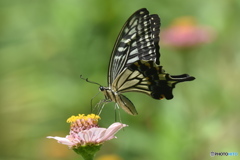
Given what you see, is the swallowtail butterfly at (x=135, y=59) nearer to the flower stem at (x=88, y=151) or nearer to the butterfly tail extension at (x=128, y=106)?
the butterfly tail extension at (x=128, y=106)

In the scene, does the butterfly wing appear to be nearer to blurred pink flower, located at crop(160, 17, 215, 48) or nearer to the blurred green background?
the blurred green background

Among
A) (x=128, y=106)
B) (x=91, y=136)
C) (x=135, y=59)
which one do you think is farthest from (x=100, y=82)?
(x=91, y=136)

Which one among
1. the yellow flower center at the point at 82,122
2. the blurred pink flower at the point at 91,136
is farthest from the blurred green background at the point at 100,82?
the blurred pink flower at the point at 91,136

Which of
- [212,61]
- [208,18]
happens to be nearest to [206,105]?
[212,61]

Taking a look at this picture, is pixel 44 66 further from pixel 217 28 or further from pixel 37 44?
pixel 217 28

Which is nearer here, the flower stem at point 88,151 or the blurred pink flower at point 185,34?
the flower stem at point 88,151

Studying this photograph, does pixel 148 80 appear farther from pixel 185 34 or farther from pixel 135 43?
pixel 185 34

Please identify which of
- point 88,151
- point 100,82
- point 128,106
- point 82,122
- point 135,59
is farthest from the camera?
point 100,82
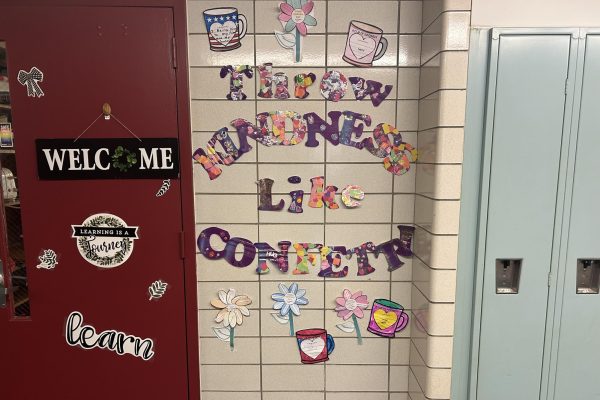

^^^^^^^^

To be done - Return the stretch of the material from the line containing "Please identify which of" through the end, word for word, leaving out the pictures.

Written answer -
Please identify which of
- point 88,151
- point 100,82
- point 128,106
- point 82,122
- point 135,59
is farthest from the camera?
point 100,82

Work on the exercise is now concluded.